NEW YORK, June 6, 2011 /PRNewswire/ -- According to research presented by Dr. David B. Samadi, a prostate cancer treatment, robotic prostatectomy, and prostate surgery expert, at the annual meeting of the American Urological Association men taking statins, a class of widely used cholesterol-lowering drugs, have significantly lower serum PSA (prostate-specific antigen) levels than their non statin-using counterparts.
This PSA lowering effect has been demonstrated in previous studies, many of which have also reported decreased biochemical recurrence and decreased aggressiveness of prostate cancer in men who use these medications regularly. Unlike those other reports, however, Dr. Samadi's research found no difference in outcomes, biochemical recurrence, or aggressive disease characteristics between patients taking statin and those who were not.

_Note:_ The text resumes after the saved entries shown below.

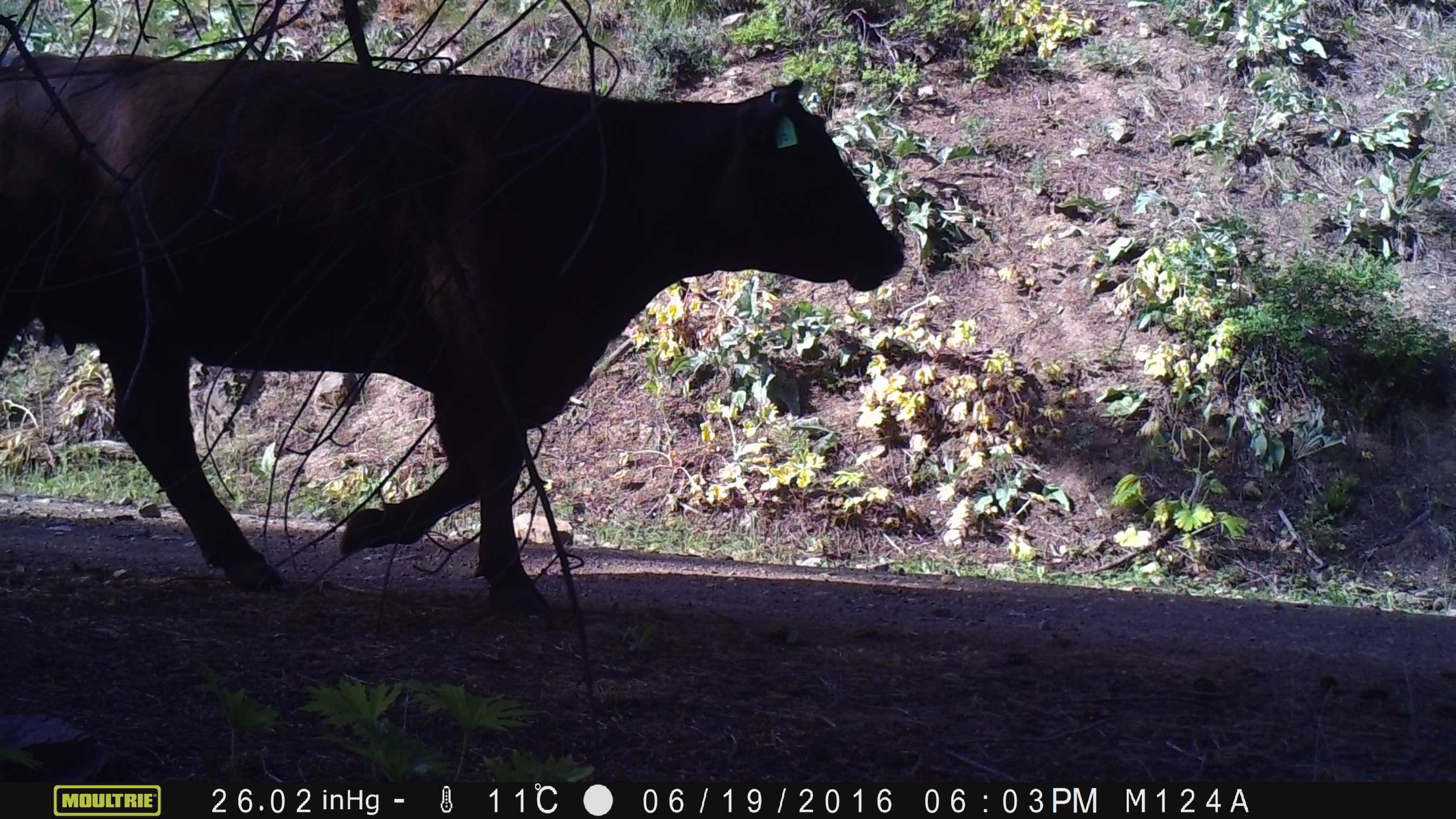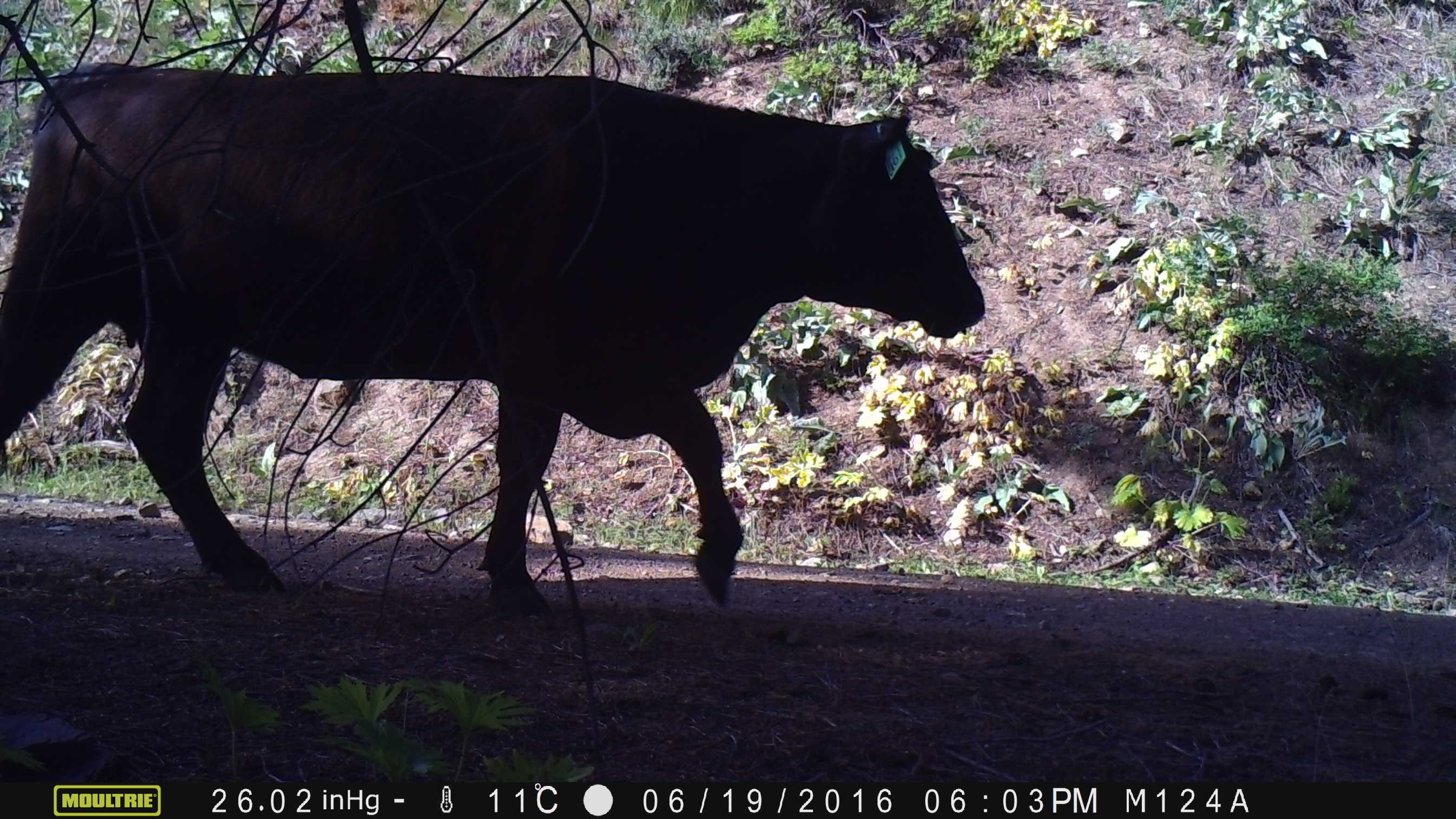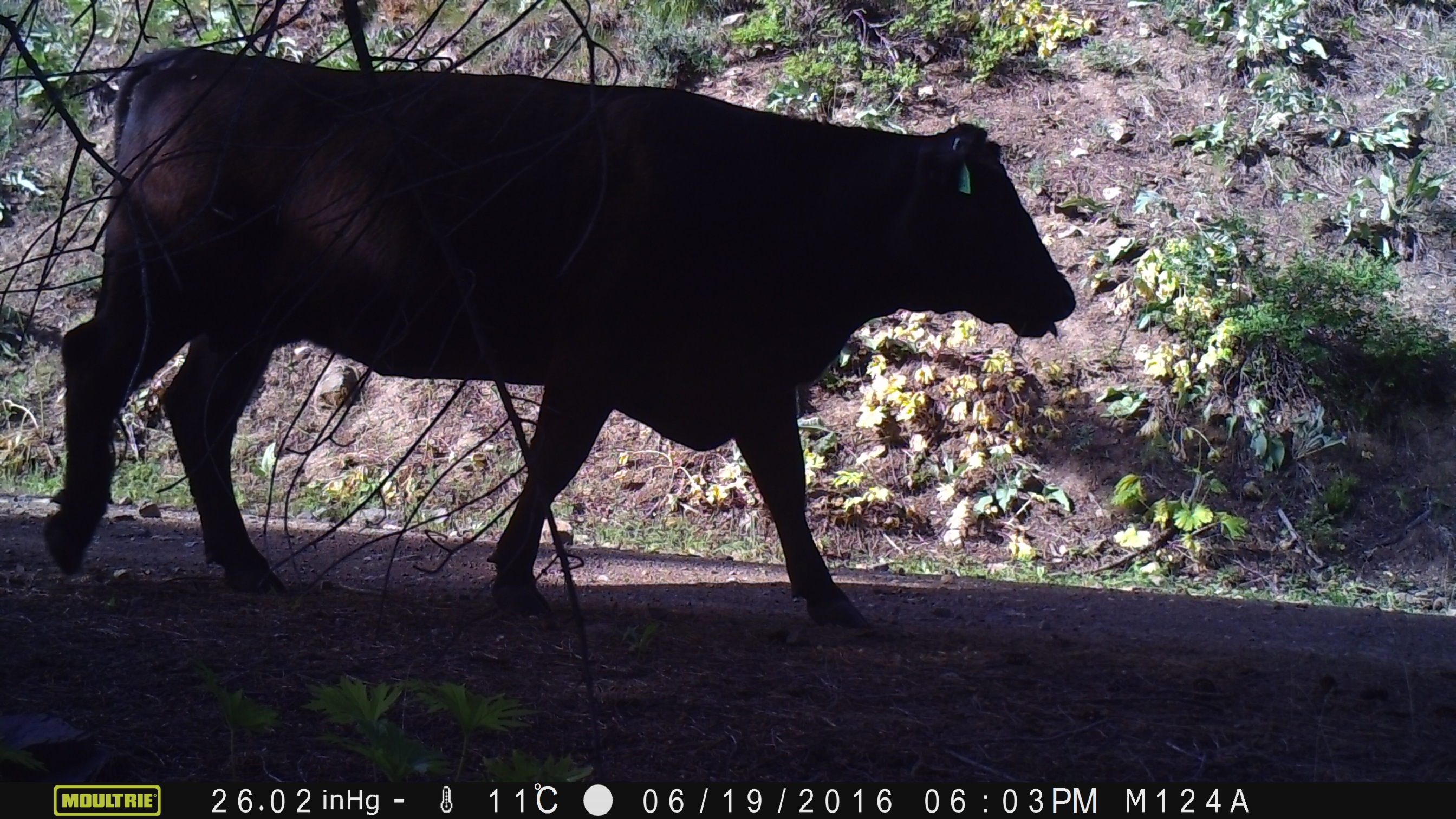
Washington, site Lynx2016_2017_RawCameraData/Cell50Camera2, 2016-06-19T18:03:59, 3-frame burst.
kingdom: Animalia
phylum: Chordata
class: Mammalia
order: Artiodactyla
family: Bovidae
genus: Bos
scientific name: Bos taurus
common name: domestic cattle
Domestic cattle (Bos taurus). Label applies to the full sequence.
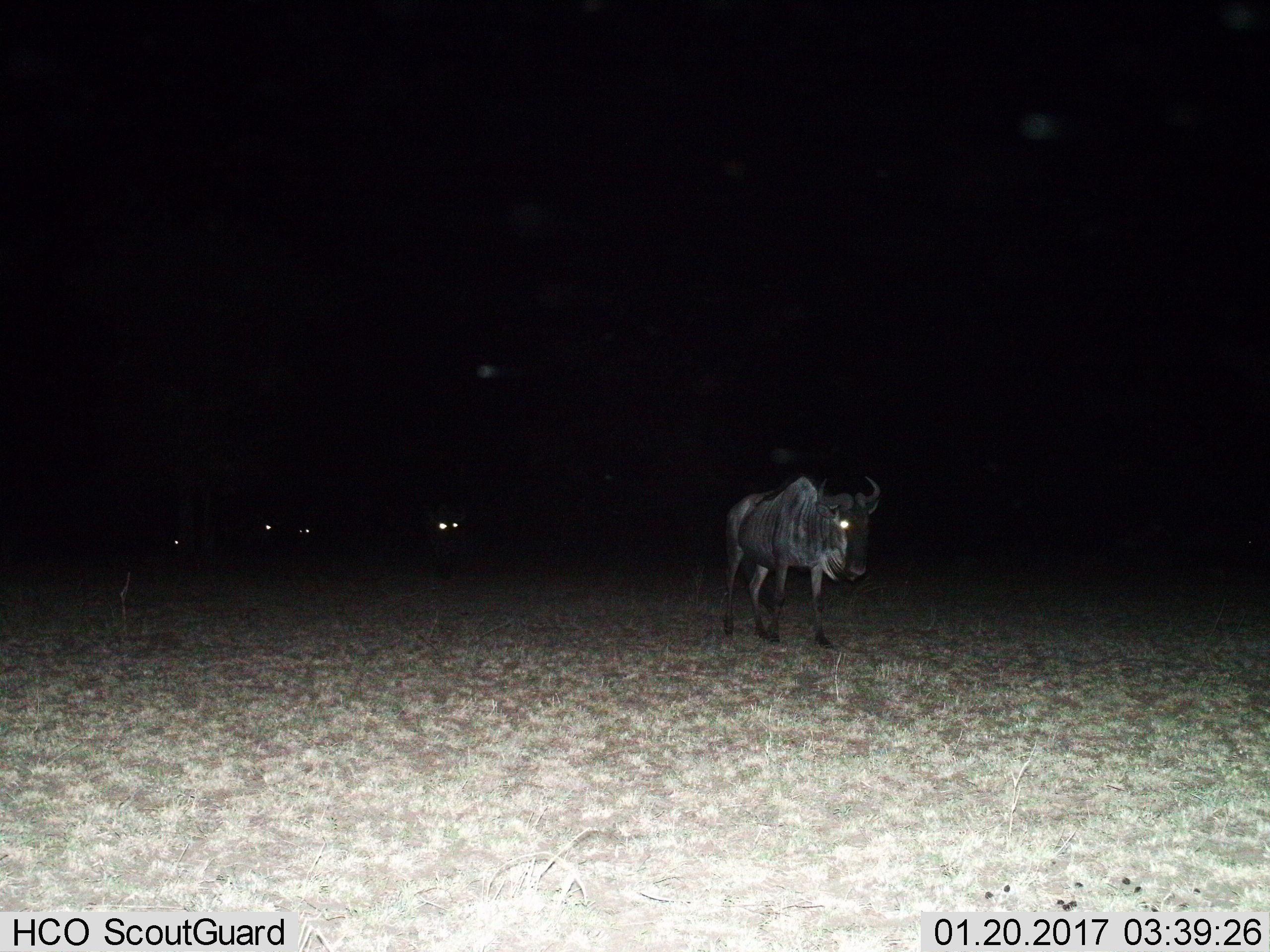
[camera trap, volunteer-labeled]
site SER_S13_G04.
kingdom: Animalia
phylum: Chordata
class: Mammalia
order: Artiodactyla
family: Bovidae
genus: Connochaetes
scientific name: Connochaetes taurinus taurinus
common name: blue wildebeest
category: wildebeestblue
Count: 1.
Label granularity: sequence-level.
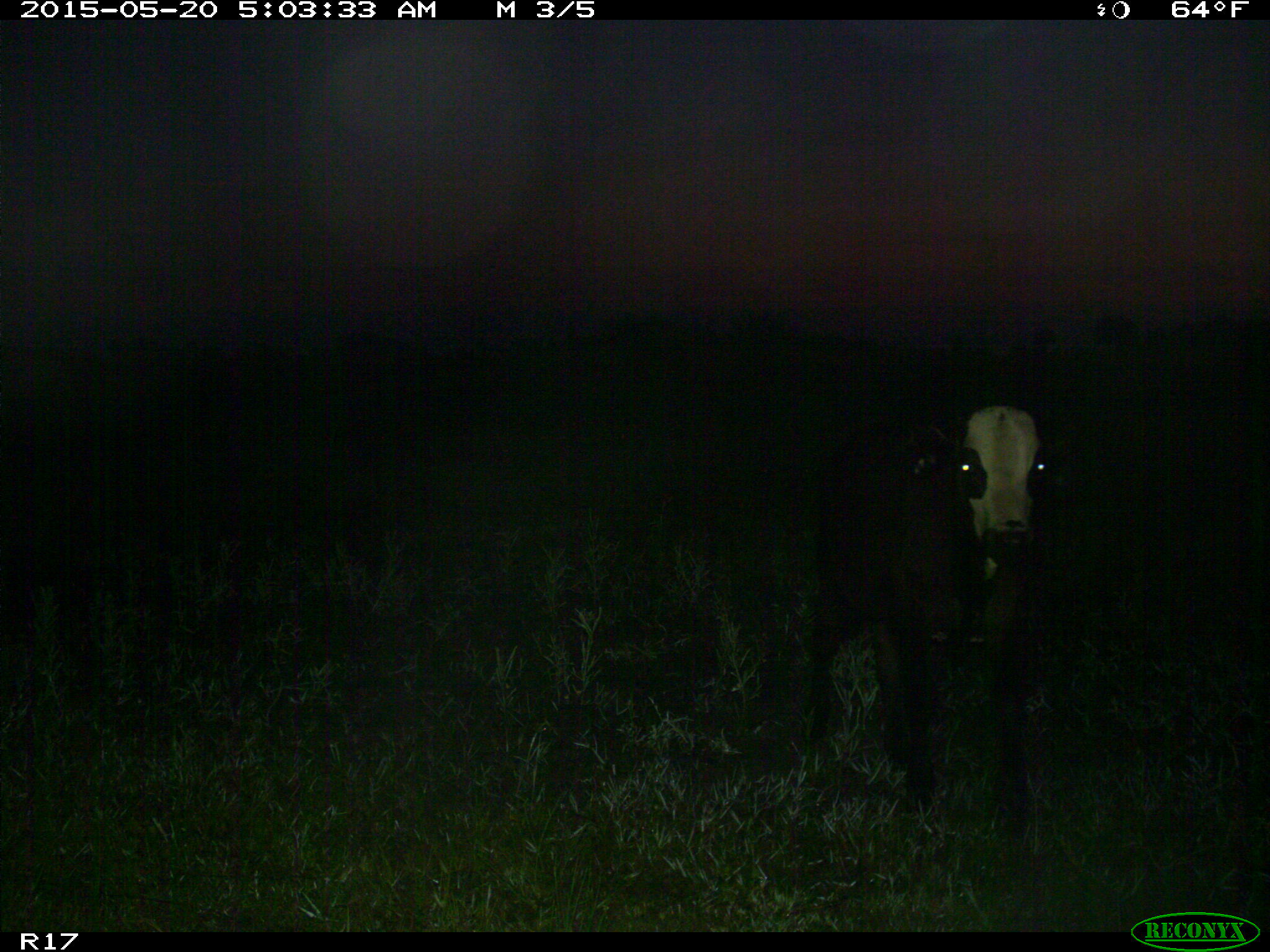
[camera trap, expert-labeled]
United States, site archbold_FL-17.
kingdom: Animalia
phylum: Chordata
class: Mammalia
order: Artiodactyla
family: Bovidae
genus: Bos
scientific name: Bos taurus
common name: domestic cow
Bos taurus (domestic cow).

"We found lower PSA in statin-users, even when comparing patients with similar ages and prostate weights so it's very likely that these drugs directly affect PSA," said Dr. Samadi, Vice Chairman, Department of Urology, and Chief of Robotics and Minimally Invasive Surgery at The Mount Sinai Medical Center in New York City. "The most important question that remains is how they achieve this lowering effect. This could be attributed to their anti-inflammatory properties, but it also could be due to the lower cholesterol state that these drugs bring about."
Another question raised by this study is whether men taking statins should now be screened differently, since an artificially-lowered PSA may lead to under-detection and under-diagnosis of prostate cancer in these individuals. Given the fact that statins did not seem to affect biochemical recurrence or aggressive disease, Dr. Samadi considers it unlikely that these medications are sufficient cause for a revision of standards and thresholds of PSA screening.
"More studies need to be done in order to address screening guidelines, and our study, while important, is not the only relevant information out there," explained Dr. Samadi. "More information is needed, specifically regarding dosage levels, specific type of statins used, and large scale, national screening data in order to see what is truly going on in the population as a whole."